Hardware and storage

The "Hardware and storage" options allow you to customize the cloud provider specific cluster hardware and storage options.

The Hardware and Storage options can be selected for each host group. To edit this section for a specific host group, click on the . When done editing, click on the to save the changes. Repeat for these steps for all host groups that you would like to edit.

The following hardware and storage settings are available:

Parameter Description
Cloudera Manager Server You must select one node for Cloudera Manager Server by clicking the button. The “Instance Count” for that host group must be set to “1”. If you are using one of the default cluster templates, this is set by default.
Instance Type Select an instance type. For information about instance types on Azure refer to General Purpose Virtual Machine Sizes in Azure documentation.
Instance Count Enter the number of instances of a given type. Default is 1.
Storage Type Select the volume type. The options are: (1) Locally-redundant storage, (2) Geo-redundant storage, (3) Premium locally-redundant storage. For more information about these options refer to Introduction to Azure Storage in Azure documentation.
Attached Volumes Per Instance Enter the number of volumes attached per instance. Default is 1.
Volume Size Enter the size in GB for each volume. Default is 100.
Root Volume Size This option allows you to increase or decrease the root volume size. Default is 200 GB. This option is useful if your custom image requires more space than the default 200 GB. If you change the value of the root volume size, an osDisk with the given rootVolumeSize will be created for the instance automatically; however, you will have to manually resize the osDisk partition by using the steps provided in How to Resize Linux osDisk Partition on Azure in Azure documentation. If you use a custom Data Hub template specifying a root volume size smaller than 200GB, you may encounter an error.
Availability Sets

To support fault tolerance for VMs, Azure uses availability sets. This allows two or more VMs to be mapped to multiple fault domains, each of which defines a group of virtual machines that share a common power source and a network switch. When adding VMs to an availability set, Azure automatically assigns each VM a fault domain. The SLA includes guarantees that during OS Patching in Azure or during maintenance operations, at least one VM belonging to a given fault domain will be available.

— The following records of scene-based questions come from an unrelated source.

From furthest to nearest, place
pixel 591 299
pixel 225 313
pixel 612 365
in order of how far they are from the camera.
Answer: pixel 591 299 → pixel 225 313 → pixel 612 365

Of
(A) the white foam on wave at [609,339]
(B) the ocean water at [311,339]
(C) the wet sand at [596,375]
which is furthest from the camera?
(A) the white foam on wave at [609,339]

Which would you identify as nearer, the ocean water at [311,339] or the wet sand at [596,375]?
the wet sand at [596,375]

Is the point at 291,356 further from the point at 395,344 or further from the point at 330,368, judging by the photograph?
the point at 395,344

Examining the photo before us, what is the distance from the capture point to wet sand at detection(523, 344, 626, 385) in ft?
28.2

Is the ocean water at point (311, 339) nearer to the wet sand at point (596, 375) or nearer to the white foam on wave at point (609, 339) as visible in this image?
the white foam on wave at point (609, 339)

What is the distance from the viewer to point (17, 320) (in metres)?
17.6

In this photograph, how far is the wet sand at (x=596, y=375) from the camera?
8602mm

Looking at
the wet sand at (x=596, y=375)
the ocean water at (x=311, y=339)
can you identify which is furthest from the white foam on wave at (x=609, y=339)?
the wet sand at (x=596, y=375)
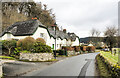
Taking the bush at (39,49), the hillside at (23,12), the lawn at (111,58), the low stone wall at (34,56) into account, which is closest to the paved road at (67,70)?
the lawn at (111,58)

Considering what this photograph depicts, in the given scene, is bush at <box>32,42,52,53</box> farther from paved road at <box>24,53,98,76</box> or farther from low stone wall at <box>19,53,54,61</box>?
paved road at <box>24,53,98,76</box>

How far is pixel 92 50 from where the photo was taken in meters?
44.0

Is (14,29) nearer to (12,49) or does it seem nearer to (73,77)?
(12,49)

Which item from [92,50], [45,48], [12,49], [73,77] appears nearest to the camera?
[73,77]

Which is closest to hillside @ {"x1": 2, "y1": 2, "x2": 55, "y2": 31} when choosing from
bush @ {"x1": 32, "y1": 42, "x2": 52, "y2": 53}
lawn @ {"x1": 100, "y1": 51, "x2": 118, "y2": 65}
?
bush @ {"x1": 32, "y1": 42, "x2": 52, "y2": 53}

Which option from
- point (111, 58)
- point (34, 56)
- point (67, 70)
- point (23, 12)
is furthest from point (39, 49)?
point (23, 12)

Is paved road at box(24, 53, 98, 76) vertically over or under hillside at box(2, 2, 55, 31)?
under

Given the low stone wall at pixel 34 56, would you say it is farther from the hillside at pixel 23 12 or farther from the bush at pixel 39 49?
the hillside at pixel 23 12

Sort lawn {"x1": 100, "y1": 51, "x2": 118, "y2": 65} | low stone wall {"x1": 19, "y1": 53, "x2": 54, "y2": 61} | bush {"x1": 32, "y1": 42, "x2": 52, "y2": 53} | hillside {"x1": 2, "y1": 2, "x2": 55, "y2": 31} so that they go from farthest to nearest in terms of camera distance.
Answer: hillside {"x1": 2, "y1": 2, "x2": 55, "y2": 31}
bush {"x1": 32, "y1": 42, "x2": 52, "y2": 53}
low stone wall {"x1": 19, "y1": 53, "x2": 54, "y2": 61}
lawn {"x1": 100, "y1": 51, "x2": 118, "y2": 65}

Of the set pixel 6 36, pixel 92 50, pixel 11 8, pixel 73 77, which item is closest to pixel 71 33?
pixel 92 50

In CDP, no availability sets are configured by default. To have availability sets configured, make sure to navigate to the "Hardware and Storage" tab in the Advanced Options during Data Hub creation. In this case, one availability set is configured during cluster creation for each host group with “Instance Count” that is set to 1 or larger. The assignment of fault domains is automated by Azure, so there is no option for this in CDP web UI.

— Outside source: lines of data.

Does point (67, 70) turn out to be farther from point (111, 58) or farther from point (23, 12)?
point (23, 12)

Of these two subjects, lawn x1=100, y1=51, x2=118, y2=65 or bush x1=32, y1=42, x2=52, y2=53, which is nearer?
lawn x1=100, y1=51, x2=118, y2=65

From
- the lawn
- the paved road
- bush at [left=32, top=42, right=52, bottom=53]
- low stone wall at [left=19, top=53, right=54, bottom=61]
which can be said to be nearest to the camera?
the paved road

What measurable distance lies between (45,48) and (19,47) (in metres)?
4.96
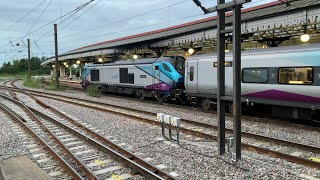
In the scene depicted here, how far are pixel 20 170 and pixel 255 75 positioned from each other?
10100 millimetres

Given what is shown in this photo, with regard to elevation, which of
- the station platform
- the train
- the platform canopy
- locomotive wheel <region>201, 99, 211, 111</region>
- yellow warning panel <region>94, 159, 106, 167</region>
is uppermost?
the platform canopy

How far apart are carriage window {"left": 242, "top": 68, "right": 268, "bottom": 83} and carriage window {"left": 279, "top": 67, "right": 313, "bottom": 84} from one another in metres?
0.75

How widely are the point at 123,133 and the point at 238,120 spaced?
5.13 m

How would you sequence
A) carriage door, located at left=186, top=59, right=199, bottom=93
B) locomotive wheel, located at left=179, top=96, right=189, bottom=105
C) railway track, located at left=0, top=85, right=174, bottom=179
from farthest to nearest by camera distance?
locomotive wheel, located at left=179, top=96, right=189, bottom=105
carriage door, located at left=186, top=59, right=199, bottom=93
railway track, located at left=0, top=85, right=174, bottom=179

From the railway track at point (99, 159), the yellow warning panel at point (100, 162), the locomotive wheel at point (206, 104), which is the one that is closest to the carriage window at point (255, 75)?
the locomotive wheel at point (206, 104)

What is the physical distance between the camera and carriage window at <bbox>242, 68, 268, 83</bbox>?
43.2ft

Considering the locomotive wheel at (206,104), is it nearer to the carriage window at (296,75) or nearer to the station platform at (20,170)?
the carriage window at (296,75)

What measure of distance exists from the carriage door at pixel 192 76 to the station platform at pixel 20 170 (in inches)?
409

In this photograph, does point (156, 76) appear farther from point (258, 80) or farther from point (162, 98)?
point (258, 80)

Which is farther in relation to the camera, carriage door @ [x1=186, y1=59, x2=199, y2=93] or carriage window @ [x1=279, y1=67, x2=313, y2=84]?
carriage door @ [x1=186, y1=59, x2=199, y2=93]

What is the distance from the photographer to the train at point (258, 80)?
11.6m

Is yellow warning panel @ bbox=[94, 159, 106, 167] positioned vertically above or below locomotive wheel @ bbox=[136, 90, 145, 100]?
below

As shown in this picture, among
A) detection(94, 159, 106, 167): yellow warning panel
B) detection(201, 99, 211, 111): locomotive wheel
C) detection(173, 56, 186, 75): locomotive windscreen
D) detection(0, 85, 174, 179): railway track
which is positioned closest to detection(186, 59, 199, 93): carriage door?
detection(201, 99, 211, 111): locomotive wheel

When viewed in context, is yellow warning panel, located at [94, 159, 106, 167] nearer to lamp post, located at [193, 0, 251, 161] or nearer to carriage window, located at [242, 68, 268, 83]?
lamp post, located at [193, 0, 251, 161]
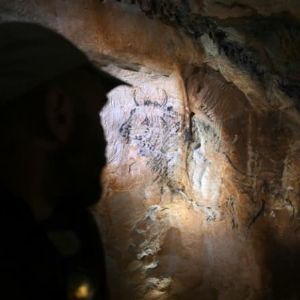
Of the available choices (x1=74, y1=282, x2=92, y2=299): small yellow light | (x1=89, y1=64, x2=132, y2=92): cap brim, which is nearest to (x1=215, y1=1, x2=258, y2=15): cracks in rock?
(x1=89, y1=64, x2=132, y2=92): cap brim

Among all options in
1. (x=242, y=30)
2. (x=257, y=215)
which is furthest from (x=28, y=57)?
(x=257, y=215)

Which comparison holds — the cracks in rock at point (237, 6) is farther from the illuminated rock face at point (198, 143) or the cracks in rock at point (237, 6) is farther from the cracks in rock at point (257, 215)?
the cracks in rock at point (257, 215)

After the deployment is finished, you can check the layout of the VMs inside an availability set on Azure Portal. You will find the “Availability set” resources corresponding to the host groups inside the deployment’s resource group.

Availability Set Name Choose a name for the availability set that will be created for the selected host group. The following convention is used: “clustername-hostgroupname-as”.
Fault Domain Count The number of fault domains. Default is 2 or 3, depending on the setting supported by Azure.
Update Domain Count This number of update domains. This can be set to a number in range of 2-20. Default is 20.